_PROBLEM DETAILS_
Render the material below as a Markdown table with the columns Row and Line, giving each line its own numbered row. Skip blank lines and leave out the pictures.

(Scene question material)
◆ ◆ ◆ ◆ ◆ ◆ ◆

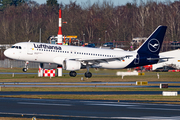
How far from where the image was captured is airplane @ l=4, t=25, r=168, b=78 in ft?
155

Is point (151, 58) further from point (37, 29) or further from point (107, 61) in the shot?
point (37, 29)

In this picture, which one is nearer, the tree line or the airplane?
the airplane

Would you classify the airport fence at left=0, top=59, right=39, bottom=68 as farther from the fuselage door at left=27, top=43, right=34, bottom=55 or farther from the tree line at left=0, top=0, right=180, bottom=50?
the fuselage door at left=27, top=43, right=34, bottom=55

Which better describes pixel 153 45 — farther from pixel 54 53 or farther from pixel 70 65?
pixel 54 53

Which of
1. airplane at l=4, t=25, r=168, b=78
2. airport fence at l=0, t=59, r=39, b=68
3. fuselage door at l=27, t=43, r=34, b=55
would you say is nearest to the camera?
fuselage door at l=27, t=43, r=34, b=55

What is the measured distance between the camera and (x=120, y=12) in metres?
169

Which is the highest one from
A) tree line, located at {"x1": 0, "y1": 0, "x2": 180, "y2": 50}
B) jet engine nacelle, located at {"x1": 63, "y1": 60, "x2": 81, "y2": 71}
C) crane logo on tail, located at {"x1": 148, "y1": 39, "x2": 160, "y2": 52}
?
tree line, located at {"x1": 0, "y1": 0, "x2": 180, "y2": 50}

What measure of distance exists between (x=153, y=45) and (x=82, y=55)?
12.6 m

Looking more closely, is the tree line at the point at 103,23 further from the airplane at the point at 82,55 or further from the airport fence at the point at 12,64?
the airplane at the point at 82,55

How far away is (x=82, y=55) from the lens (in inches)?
1986

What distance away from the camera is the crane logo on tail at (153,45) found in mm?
54688

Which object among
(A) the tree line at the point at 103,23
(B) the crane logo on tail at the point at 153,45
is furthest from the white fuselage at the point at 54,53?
(A) the tree line at the point at 103,23

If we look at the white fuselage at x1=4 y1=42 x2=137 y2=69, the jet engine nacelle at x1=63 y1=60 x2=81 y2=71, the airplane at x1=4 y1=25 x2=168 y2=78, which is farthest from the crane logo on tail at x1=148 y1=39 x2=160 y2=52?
the jet engine nacelle at x1=63 y1=60 x2=81 y2=71

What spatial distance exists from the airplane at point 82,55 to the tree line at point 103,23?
7602 cm
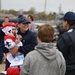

◆ ◆ ◆ ◆ ◆ ◆ ◆

_FULL ANSWER_
| Row | Line |
|---|---|
| 1 | How far from where the image was captured is airplane @ l=4, t=25, r=168, b=78 in ft? |
| 2 | 155 |
| 3 | Is point (151, 58) further from point (37, 29) or further from point (107, 61) in the shot? |
| 4 | point (37, 29) |
| 5 | In this picture, which one is nearer, the tree line or the airplane? |
| 6 | the airplane |
| 7 | Would you classify the airport fence at left=0, top=59, right=39, bottom=68 as farther from the fuselage door at left=27, top=43, right=34, bottom=55 or farther from the tree line at left=0, top=0, right=180, bottom=50? |
| 8 | the fuselage door at left=27, top=43, right=34, bottom=55 |
| 9 | Which better describes pixel 153 45 — farther from pixel 54 53 or farther from pixel 70 65? |
| 10 | pixel 54 53 |
| 11 | Which of |
| 12 | 1. airplane at l=4, t=25, r=168, b=78 |
| 13 | 2. airport fence at l=0, t=59, r=39, b=68 |
| 14 | 3. fuselage door at l=27, t=43, r=34, b=55 |
| 15 | would you say is nearest to the camera? |
| 16 | fuselage door at l=27, t=43, r=34, b=55 |
| 17 | What is the measured distance between the camera and (x=120, y=12) in metres? |
| 18 | 169 |
| 19 | Which is the highest one from |
| 20 | A) tree line, located at {"x1": 0, "y1": 0, "x2": 180, "y2": 50} |
| 21 | B) jet engine nacelle, located at {"x1": 63, "y1": 60, "x2": 81, "y2": 71} |
| 22 | C) crane logo on tail, located at {"x1": 148, "y1": 39, "x2": 160, "y2": 52} |
| 23 | ? |
| 24 | tree line, located at {"x1": 0, "y1": 0, "x2": 180, "y2": 50} |
| 25 | What measure of distance exists between (x=153, y=45) and (x=82, y=55)? |
| 26 | 12.6 m |
| 27 | Looking more closely, is the tree line at the point at 103,23 further from the airplane at the point at 82,55 or further from the airport fence at the point at 12,64? |
| 28 | the airplane at the point at 82,55 |
| 29 | How far away is (x=82, y=55) from the lens (in inches)? |
| 30 | 1986 |
| 31 | What distance away from the camera is the crane logo on tail at (153,45) found in mm? |
| 32 | 54688 |
| 33 | Which object among |
| 34 | (A) the tree line at the point at 103,23 |
| 35 | (B) the crane logo on tail at the point at 153,45 |
| 36 | is furthest from the white fuselage at the point at 54,53? |
| 37 | (A) the tree line at the point at 103,23 |
| 38 | If we look at the white fuselage at x1=4 y1=42 x2=137 y2=69, the jet engine nacelle at x1=63 y1=60 x2=81 y2=71, the airplane at x1=4 y1=25 x2=168 y2=78, which is farthest from the crane logo on tail at x1=148 y1=39 x2=160 y2=52? |
| 39 | the jet engine nacelle at x1=63 y1=60 x2=81 y2=71 |
| 40 | What spatial distance exists from the airplane at point 82,55 to the tree line at point 103,23? |
| 41 | 7602 cm |